# [Selected passage]
☆ ☆ ☆ ☆
# Apartment Costs



## Otakujin

I am moving to HK in October and looking to rent an apartment in Kowloon area. i have looked on a number of websites and it seems that I could get a 1/2 bed apartment for between 12,000HKD & 20,000HKD but when i spoke to my company contact in HK they said that all these prices were fake and that a serviced apartment would be the only option as a normal apartment would cost in excess of 30,000HKD and wondered if anyone could tell me if this was true?



Thanks

Richard


----------



## kameve

Hi Richard,

When you are going to start living in HK?
How long you are going to stay?

Eve


----------



## Otakujin

Arriving in October initially 18 months - 2 years


----------



## kameve

I see.
I & my partner, Kam have an furnished apartment in Kowloon. 
We are looking for long-term tenant. 
But the earliest date for moving in will be 11 Oct after 3pm. 
I am not sure is it match with your need.. :-/


----------



## Otakujin

That could work as I will be in an Hotel till the 16th can you provide details including costs and would I be able to have a colleague who is in HK visit it

Thanks


----------



## kameve

It's no problem for your colleague comes to visit our apartment.

But, may I ask a question first?
☆ ☆ ☆ ☆
# [Assigned task 1]
In the apartment costs thread, what is the earliest move-in date that kameve gives for the apartment?
# [Assigned task 2]
Decide whether each statement agrees with the apartment costs thread. For each one, answer yes or no and quote the words that settle it.
(a) Otakujin's company contact said a normal apartment would cost more than 30,000HKD.
(b) The apartment kameve and Kam have in Kowloon is unfurnished.
(c) Otakujin expects to stay initially for 18 months to 2 years.
# [Assigned task 3]
Write the next part of the apartment costs thread, continuing from its final post.
The records have no connection to the apartment costs thread.

# [Provided material]
☆ ☆ ☆ ☆
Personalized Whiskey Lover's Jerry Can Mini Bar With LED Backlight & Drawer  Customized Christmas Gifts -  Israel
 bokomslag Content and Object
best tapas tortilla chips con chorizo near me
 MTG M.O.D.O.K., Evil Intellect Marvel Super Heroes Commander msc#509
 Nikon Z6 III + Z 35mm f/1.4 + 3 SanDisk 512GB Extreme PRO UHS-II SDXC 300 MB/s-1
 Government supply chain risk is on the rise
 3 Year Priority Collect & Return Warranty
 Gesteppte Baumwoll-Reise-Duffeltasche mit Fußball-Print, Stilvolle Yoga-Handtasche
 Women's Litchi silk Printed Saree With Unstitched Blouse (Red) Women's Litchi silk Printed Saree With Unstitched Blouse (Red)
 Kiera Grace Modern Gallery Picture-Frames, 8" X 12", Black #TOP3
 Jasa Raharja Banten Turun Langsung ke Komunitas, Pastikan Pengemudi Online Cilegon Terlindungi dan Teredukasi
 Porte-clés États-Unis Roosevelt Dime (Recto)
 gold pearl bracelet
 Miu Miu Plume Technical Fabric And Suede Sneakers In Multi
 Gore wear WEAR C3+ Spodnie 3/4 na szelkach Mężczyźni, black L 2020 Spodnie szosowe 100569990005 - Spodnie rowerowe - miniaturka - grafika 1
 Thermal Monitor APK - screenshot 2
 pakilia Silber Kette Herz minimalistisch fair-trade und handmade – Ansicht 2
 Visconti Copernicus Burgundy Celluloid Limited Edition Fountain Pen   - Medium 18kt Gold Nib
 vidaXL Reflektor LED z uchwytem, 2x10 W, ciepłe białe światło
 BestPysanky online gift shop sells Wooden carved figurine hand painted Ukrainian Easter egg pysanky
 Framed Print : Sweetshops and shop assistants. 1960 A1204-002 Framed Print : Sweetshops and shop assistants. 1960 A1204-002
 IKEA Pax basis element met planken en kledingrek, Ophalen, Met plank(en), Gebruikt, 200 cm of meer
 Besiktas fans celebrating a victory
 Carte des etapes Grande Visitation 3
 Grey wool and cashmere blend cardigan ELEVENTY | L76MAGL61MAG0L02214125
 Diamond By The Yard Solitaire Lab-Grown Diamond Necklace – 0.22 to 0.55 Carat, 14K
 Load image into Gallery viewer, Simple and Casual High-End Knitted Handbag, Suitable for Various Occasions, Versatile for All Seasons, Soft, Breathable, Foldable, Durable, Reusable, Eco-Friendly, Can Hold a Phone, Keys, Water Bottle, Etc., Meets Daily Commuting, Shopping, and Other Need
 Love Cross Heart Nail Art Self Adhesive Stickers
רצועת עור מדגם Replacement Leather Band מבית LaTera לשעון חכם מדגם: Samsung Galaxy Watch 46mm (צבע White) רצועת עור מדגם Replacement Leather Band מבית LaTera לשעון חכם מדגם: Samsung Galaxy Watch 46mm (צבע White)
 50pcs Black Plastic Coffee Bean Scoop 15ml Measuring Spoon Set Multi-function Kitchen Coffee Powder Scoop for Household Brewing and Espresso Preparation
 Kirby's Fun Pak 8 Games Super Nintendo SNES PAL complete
☆ ☆ ☆ ☆
# [Task response 1]
11 Oct after 3pm.

# [Task response 2]
(a) Yes: "a normal apartment would cost in excess of 30,000HKD"
(b) No: "I & my partner, Kam have an furnished apartment in Kowloon."
(c) Yes: "Arriving in October initially 18 months - 2 years"

# [Task response 3]
There will be you or your company sign the tenancy agreement with landlord

Thanks


----------



## Otakujin

If it is all ok I would sign the contract


----------



## kameve

I tried to send you private message but failed.
I am new here.. I don't know how to send it.. LOL

Would you please give me your email address for our further contact?
I would like to send you some photos to have a look too.
Thanks


----------



## kameve

Hi Richard,
We've sent you the email.
Please check


----------



## william415

Depends the size you want, ~$15000 for 1 to 2 ppl in Kowloon is enough!


----------



## Otakujin

Great thanks for the feedback


----------



## dnownx

kameve said:


> Hi Richard,
> 
> When you are going to start living in HK?
> How long you are going to stay?
> 
> Eve


hi eve,

i also will move to HK,
could you share your apartment information to me?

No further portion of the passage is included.